If a user logs in with Blue Planet UAC sysadmin privileges, authentication always succeeds, regardless if RADIUS/LDAP authentication is enabled or disabled.

Ensure the radius-config or ldap-configs name is either primary_config or backup_config.

Once RADIUS/LDAP is configured, you can authenticate to Blue Planet similar to a local user using RADIUS/LDAP credentials. In this release, you can configure RADIUS/LDAP for any tenant as long as you include the tenant name in the radius-config or ldap-configs definition. Use the same tenant name to authenticate users. If you do not include a tenant name, the system defaults to the master tenant.

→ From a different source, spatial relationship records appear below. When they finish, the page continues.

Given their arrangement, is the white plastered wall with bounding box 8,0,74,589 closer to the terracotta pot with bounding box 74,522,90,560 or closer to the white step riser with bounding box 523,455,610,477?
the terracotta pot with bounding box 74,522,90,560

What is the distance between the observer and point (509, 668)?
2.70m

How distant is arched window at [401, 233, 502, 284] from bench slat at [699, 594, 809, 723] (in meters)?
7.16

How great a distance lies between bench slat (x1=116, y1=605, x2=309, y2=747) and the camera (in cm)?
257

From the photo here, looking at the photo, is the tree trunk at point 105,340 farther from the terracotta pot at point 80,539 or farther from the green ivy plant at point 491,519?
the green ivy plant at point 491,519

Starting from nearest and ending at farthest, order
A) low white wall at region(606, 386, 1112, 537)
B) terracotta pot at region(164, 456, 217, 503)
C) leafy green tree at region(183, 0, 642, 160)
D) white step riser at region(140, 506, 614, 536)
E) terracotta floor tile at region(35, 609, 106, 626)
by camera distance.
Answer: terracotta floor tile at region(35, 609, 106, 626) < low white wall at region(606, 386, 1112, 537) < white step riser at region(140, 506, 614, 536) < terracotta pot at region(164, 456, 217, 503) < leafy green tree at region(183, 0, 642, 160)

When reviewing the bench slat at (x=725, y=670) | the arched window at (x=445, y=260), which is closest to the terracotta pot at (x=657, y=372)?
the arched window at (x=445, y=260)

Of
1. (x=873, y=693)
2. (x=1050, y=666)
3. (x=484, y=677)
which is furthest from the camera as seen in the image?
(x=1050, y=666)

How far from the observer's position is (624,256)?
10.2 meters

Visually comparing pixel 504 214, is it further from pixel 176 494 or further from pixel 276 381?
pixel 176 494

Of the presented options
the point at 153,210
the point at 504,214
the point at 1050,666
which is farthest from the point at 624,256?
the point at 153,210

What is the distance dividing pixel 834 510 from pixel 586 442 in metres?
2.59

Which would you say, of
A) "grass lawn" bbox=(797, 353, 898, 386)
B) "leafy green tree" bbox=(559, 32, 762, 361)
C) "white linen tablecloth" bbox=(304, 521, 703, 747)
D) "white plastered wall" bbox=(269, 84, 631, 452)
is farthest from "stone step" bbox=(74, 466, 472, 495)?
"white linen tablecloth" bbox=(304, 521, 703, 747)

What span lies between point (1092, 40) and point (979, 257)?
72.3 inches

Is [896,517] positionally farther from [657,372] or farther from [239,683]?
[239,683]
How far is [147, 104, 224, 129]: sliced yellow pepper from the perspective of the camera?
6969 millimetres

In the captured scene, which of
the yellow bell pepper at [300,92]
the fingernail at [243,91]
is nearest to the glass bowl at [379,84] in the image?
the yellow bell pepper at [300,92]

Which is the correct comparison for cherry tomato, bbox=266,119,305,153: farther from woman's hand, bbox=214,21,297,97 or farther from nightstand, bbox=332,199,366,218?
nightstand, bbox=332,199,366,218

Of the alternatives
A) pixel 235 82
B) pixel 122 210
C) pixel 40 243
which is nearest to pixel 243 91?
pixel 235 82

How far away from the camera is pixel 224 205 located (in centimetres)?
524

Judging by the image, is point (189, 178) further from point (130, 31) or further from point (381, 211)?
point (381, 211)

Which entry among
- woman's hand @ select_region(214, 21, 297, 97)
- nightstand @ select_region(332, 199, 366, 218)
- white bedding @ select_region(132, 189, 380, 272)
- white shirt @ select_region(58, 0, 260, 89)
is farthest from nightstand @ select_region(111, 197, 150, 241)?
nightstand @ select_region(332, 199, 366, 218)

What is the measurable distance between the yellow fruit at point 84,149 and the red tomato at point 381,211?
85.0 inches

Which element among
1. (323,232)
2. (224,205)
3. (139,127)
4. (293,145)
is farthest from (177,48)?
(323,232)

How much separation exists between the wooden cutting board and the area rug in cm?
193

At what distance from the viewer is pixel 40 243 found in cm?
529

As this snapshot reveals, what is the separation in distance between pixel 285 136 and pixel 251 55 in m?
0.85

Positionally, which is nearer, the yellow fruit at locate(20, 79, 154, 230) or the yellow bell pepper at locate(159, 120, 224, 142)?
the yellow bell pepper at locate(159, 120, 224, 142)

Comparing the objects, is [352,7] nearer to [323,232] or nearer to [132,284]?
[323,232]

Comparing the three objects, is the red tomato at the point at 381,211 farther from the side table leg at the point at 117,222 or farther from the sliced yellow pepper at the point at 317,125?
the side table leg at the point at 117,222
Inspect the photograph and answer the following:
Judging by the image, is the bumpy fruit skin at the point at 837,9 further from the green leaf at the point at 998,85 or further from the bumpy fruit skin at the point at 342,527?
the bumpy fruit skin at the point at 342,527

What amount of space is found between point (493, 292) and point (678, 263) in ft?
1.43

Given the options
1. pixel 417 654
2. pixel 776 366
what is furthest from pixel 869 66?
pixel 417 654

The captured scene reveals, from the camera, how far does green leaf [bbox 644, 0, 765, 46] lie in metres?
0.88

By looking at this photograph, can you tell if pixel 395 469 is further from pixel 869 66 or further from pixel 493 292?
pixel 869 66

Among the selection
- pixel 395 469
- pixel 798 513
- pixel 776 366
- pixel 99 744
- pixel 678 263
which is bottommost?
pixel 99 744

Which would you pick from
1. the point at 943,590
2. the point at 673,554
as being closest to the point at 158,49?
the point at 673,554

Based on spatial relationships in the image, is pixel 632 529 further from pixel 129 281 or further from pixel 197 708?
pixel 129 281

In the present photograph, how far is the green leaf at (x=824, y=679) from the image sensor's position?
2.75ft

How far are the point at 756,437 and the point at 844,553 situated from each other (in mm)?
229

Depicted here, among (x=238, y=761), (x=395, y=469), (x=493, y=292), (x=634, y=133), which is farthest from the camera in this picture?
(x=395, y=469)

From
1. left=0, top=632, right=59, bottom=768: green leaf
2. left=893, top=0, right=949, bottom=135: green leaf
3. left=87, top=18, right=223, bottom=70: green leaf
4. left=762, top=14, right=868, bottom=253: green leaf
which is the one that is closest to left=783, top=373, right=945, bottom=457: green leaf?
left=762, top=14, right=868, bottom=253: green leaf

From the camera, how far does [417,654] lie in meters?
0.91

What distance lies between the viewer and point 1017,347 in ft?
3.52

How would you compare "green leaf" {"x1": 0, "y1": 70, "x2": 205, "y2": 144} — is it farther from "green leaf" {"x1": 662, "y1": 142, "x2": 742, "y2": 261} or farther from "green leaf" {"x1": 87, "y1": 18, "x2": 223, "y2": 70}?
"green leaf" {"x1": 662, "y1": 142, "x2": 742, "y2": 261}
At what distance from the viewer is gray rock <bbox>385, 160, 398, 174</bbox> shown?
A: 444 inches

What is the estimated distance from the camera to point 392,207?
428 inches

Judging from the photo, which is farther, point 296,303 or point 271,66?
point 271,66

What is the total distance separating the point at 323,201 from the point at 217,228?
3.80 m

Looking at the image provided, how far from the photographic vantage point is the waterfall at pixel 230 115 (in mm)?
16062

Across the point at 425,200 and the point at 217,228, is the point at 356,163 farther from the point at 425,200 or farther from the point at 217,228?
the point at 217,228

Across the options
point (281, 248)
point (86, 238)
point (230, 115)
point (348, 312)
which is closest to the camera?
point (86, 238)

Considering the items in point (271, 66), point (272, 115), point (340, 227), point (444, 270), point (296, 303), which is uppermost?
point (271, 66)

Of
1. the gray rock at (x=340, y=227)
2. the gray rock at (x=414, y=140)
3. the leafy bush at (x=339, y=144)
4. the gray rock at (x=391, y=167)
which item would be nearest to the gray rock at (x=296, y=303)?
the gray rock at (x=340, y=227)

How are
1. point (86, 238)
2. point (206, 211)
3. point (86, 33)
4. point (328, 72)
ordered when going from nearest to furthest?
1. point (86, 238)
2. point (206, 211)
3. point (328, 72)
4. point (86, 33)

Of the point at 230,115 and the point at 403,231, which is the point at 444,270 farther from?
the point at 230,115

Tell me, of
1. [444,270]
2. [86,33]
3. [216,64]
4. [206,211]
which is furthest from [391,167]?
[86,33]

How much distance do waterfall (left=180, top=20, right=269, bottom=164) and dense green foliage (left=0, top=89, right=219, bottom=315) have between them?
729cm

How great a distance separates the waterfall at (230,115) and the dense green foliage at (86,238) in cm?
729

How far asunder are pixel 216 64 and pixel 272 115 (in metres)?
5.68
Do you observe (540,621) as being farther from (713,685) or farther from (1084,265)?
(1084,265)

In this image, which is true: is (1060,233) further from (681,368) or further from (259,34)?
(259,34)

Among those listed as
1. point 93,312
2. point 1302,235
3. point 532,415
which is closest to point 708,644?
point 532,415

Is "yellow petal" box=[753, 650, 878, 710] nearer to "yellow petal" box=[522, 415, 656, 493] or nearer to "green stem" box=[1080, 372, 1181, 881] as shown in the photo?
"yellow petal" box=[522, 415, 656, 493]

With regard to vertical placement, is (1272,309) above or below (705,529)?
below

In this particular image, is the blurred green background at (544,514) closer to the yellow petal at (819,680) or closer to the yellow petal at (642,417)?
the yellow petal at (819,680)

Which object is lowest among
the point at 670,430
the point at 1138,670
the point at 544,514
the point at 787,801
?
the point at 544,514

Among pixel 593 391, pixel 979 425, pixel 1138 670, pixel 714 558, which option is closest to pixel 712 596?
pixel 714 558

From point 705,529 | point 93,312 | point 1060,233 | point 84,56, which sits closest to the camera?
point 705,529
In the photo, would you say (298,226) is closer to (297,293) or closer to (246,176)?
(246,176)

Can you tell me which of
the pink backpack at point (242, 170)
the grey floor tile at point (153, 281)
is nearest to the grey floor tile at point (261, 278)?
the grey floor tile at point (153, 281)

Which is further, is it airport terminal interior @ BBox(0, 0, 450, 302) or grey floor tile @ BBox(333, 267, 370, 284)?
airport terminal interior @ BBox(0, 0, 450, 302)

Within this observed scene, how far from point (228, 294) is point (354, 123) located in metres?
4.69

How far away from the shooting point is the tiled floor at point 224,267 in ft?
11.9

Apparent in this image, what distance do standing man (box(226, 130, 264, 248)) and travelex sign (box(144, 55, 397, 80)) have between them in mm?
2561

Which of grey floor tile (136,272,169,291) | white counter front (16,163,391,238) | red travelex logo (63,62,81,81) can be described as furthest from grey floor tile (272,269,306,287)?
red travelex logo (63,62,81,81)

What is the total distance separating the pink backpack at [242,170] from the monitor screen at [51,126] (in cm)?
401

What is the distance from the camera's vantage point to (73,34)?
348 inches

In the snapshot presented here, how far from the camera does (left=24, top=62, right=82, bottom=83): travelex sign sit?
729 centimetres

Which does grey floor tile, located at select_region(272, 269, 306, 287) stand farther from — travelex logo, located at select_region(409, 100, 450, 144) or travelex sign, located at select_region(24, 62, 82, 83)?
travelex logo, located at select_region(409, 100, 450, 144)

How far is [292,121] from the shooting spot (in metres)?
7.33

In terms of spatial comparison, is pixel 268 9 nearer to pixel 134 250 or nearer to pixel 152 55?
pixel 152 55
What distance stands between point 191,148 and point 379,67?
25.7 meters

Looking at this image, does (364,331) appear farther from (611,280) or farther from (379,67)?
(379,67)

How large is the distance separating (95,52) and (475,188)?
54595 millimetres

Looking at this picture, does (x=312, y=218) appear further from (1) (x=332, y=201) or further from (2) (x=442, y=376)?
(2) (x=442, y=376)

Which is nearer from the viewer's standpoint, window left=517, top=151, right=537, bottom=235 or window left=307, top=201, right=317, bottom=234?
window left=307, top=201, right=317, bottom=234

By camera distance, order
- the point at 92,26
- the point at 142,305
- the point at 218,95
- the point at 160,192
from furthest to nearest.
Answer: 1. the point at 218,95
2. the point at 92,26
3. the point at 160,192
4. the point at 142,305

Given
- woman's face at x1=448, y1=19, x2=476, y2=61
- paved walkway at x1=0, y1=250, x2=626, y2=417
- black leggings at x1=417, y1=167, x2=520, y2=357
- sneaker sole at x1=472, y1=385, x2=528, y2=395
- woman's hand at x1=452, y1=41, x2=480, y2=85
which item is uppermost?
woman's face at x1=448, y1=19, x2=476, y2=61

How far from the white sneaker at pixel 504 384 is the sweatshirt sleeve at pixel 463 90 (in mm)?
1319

Blue Planet RADIUS authentication supports single tenants only in this release. LDAP authentication supports multi-tenants in this release.

With RADIUS or LDAP enabled, if you log in with your Blue Planet user credentials (and are not a privileged sysadmin), authentication fails.

To configure the LDAP role name feature to allow UAC to map LDAP role names to a specific role in a Blue Planet application, use the app. role_map JSON string. The string format is: {"<LDAP_ROLE_NAME>": {"uac_role_name": "<ROLE_NAME_TO_MAP_TO>", "app_name": "<DISPLAY_NAME_OF_THE_APP>"}}. For example: `"roleMap":"{"Administrators": {"uac_role_name": "admin", "app_name": "UAC"}}"} RADIUS does not support the role_map feature.